Aug 20, 2012 Issues: Health Care

Published orginally in the Atlanta Journal-Constitution on June 29, 2012

After more than a century of debate, President Barack Obama and Democrats in Congress won a historic victory with passage of the Affordable Care Act. Exorbitant health care costs prompted Democrats to take the lead and do what no other Congress has been able to do — put health insurance in reach for more than 50 million uninsured Americans and more affordable for everyone.

Rather than build on this major step forward, Republicans immediately mounted challenges aimed at repeal to put insurance companies back in charge. Minutes after the highest court in the land upheld the law, multimillion-dollar attack ads hit the airwaves. But don’t be fooled.

This decision, by the most conservative court in decades, affirms that the individual mandate does not represent government overreach or undue intervention, but is constitutionally permissible. This ruling is a tremendous victory for the American people who are already reaping its benefits.

Due to a pre-existing condition, small businesswoman Amy Morton and more than 2 million Georgians — including nearly a quarter of women in Georgia — were unable to buy health insurance at any price. They were considered “uninsurable” because they were sick. Now they have health care.

Marion Nurse of Atlanta, along with 3.6 million seniors and people with disabilities, have saved more than $3 billion on their prescription drugs. “Obamacare,” as opponents derisively call it, ensures Marion can afford her heart medication.

Joe Lowery of Clarkston can now keep his two adult children on his health plan. They are just starting out and cannot afford coverage on their own. Today, more than 3 million children nationwide are covered by their parent’s insurance because of this law.

Despite Thursday’s decision, Republicans remain curiously committed to repealing the law at any cost. The bogeymen of “government takeover” and “death panels” that come between patients and doctors are figments of the Republican scare machine. You can test this by asking Morton, Nurse and Lowery, your friends, neighbors and family who reap the benefits of the law. They describe even greater access to their doctors, not less because insurance companies can no longer deny them care they need.

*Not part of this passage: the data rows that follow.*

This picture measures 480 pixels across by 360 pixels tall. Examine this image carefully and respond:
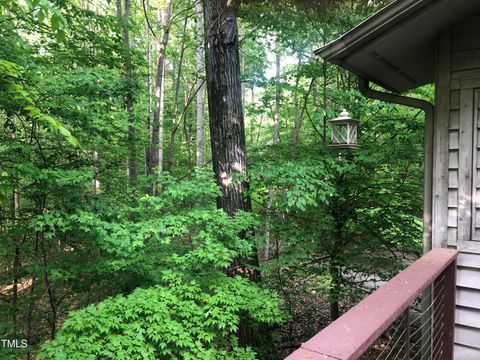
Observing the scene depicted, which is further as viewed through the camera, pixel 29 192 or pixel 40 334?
pixel 40 334

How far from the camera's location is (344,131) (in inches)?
151

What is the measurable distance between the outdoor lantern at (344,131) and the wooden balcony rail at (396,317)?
5.09ft

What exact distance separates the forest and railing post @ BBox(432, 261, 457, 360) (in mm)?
1319

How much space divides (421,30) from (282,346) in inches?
208

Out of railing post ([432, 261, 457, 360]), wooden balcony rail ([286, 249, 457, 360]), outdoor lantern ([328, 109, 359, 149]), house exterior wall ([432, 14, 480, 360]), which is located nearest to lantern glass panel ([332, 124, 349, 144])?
outdoor lantern ([328, 109, 359, 149])

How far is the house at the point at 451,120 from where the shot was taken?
8.77ft

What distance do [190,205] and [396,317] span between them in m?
2.73

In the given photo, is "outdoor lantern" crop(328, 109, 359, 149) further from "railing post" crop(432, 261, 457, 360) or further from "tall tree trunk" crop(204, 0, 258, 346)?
"railing post" crop(432, 261, 457, 360)

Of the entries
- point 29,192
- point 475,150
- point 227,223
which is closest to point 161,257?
point 227,223

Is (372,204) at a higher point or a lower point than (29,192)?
lower

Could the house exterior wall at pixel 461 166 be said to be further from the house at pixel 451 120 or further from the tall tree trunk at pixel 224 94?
the tall tree trunk at pixel 224 94

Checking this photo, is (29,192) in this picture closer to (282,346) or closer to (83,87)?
(83,87)

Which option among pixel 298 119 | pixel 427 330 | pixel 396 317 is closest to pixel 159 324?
pixel 396 317

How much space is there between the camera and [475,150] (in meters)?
2.76
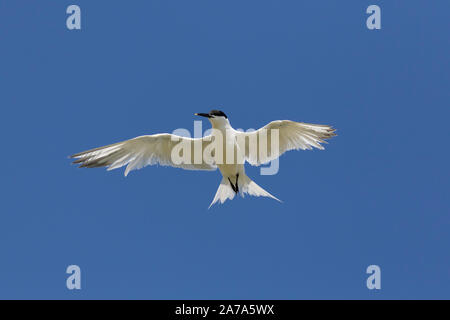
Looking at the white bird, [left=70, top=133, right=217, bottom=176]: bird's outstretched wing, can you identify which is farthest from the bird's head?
[left=70, top=133, right=217, bottom=176]: bird's outstretched wing

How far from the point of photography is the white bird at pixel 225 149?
9781mm

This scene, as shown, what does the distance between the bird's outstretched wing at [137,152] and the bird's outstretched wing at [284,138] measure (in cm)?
95

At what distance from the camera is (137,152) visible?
10070 mm

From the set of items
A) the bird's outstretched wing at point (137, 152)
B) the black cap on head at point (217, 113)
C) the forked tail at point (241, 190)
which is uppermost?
the black cap on head at point (217, 113)

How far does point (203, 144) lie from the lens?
1002cm

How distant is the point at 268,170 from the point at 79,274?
4054 millimetres

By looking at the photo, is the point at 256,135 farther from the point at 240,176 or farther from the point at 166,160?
the point at 166,160

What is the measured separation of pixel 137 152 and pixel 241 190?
7.12 feet

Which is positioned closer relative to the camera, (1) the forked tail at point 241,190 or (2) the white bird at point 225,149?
(2) the white bird at point 225,149

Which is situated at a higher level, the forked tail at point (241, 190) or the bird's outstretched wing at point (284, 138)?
the bird's outstretched wing at point (284, 138)

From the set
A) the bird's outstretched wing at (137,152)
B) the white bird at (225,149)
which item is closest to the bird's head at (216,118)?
the white bird at (225,149)

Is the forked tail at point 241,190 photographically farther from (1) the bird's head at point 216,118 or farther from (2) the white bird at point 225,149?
(1) the bird's head at point 216,118

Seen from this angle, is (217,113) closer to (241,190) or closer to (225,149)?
(225,149)
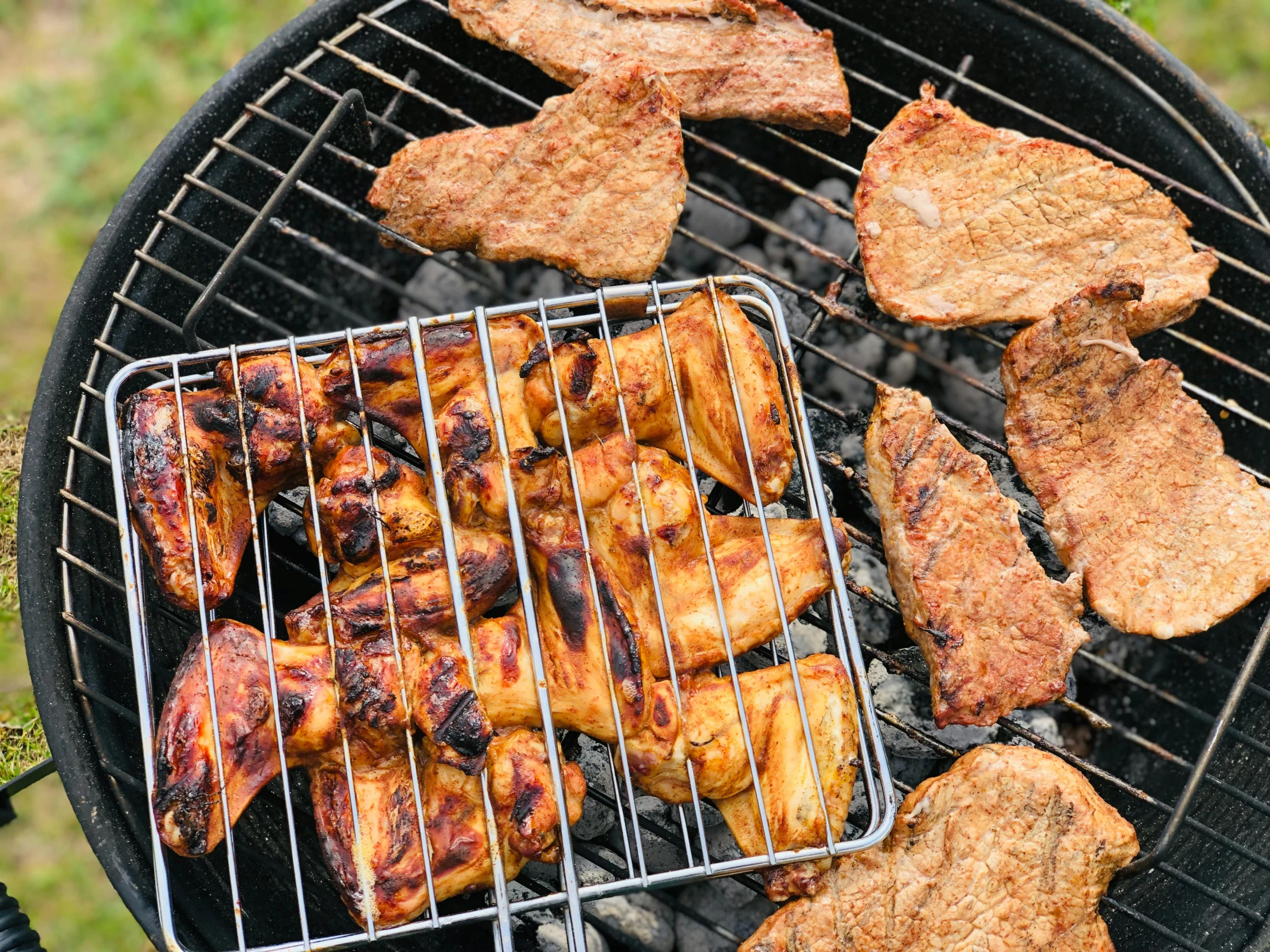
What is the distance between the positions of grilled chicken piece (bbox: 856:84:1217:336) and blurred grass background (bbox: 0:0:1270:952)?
1.73m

And the best is yet to come. The full impact of the bill won’t even take effect until 2014, when 30 million more Americans will get tax credits to buy affordable health care for the first time.

People need to scrutinize the motives of Republicans determined to repeal progress that every president since Teddy Roosevelt has tried and failed to achieve. If the law is constitutional and it works, why not build on this success, instead of gunning to destroy it? This law bans insurers from charging women 150 percent for the same coverage as men. It lifts the lifetime limit on coverage for 105 million Americans. Why would anyone want to reverse that?

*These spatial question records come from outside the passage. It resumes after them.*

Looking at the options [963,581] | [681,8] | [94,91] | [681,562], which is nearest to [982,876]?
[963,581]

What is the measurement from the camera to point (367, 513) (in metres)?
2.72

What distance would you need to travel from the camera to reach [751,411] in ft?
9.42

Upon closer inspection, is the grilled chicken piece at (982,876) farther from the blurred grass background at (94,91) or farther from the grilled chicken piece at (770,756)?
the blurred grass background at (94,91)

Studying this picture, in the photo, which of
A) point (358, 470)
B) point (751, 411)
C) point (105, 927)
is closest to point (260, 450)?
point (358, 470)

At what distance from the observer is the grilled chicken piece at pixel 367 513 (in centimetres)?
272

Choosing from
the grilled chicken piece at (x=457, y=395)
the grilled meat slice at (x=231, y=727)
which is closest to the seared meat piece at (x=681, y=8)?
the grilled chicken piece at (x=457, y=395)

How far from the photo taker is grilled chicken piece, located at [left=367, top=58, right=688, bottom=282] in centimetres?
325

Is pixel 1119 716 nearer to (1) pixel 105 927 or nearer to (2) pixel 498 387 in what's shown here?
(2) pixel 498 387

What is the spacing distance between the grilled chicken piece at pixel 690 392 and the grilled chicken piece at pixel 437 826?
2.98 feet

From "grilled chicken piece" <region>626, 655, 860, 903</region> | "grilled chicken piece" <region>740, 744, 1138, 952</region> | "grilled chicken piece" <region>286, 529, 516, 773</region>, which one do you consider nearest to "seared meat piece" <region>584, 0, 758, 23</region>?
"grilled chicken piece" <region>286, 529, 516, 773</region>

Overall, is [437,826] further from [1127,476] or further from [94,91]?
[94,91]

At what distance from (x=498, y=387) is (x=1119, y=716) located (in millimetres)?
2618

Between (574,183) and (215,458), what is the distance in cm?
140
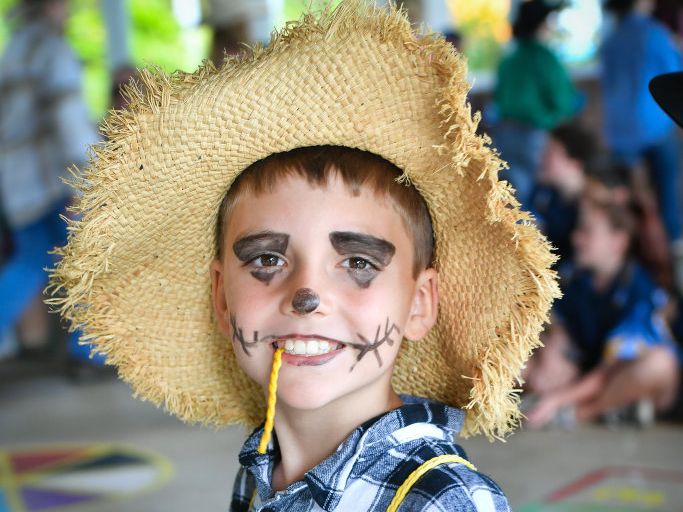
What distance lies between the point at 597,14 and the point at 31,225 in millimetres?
4798

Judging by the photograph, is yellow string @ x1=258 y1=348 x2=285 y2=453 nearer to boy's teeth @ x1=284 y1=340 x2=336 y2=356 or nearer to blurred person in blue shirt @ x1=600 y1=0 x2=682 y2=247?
boy's teeth @ x1=284 y1=340 x2=336 y2=356

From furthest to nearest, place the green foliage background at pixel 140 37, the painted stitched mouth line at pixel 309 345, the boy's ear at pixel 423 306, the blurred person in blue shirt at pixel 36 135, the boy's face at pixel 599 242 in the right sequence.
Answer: the green foliage background at pixel 140 37 < the blurred person in blue shirt at pixel 36 135 < the boy's face at pixel 599 242 < the boy's ear at pixel 423 306 < the painted stitched mouth line at pixel 309 345

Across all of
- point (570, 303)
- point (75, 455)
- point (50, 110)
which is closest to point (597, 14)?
point (570, 303)

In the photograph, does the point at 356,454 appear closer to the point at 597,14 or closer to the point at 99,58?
the point at 597,14

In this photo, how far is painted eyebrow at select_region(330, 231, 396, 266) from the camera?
56.2 inches

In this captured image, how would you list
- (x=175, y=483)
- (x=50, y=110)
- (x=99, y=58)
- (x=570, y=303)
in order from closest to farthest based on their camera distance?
(x=175, y=483), (x=570, y=303), (x=50, y=110), (x=99, y=58)

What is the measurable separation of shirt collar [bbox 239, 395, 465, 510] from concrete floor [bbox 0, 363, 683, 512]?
5.52ft

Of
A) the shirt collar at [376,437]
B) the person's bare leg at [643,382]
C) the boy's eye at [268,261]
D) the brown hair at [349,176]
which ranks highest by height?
the person's bare leg at [643,382]

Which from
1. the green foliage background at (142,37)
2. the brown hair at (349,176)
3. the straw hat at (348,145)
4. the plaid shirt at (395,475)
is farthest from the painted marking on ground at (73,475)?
the green foliage background at (142,37)

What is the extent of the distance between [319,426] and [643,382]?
8.80 ft

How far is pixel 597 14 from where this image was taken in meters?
7.49

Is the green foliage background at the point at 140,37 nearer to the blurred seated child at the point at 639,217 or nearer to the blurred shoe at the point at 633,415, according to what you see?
the blurred seated child at the point at 639,217

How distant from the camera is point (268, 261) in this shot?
1.47 meters

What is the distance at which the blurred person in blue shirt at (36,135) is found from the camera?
191 inches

This bill’s opponents have publicly sworn to deny Obama any victory, even if it puts millions of Americans’ lives at risk. Don’t let a parade of false partisan ads and scare tactics cheat you out of what’s coming to you in 2014. Let your pocketbook and your experience be your guide. Tell the governor you want the state to expand Medicaid paid for by the federal government. And tell members of Congress you want to build on this progress, not tear it down.

Democrat Hank Johnson represents Georgia’s 4th Congressional District. Congressman John Lwis represents Georgia’s 5th Congressional District.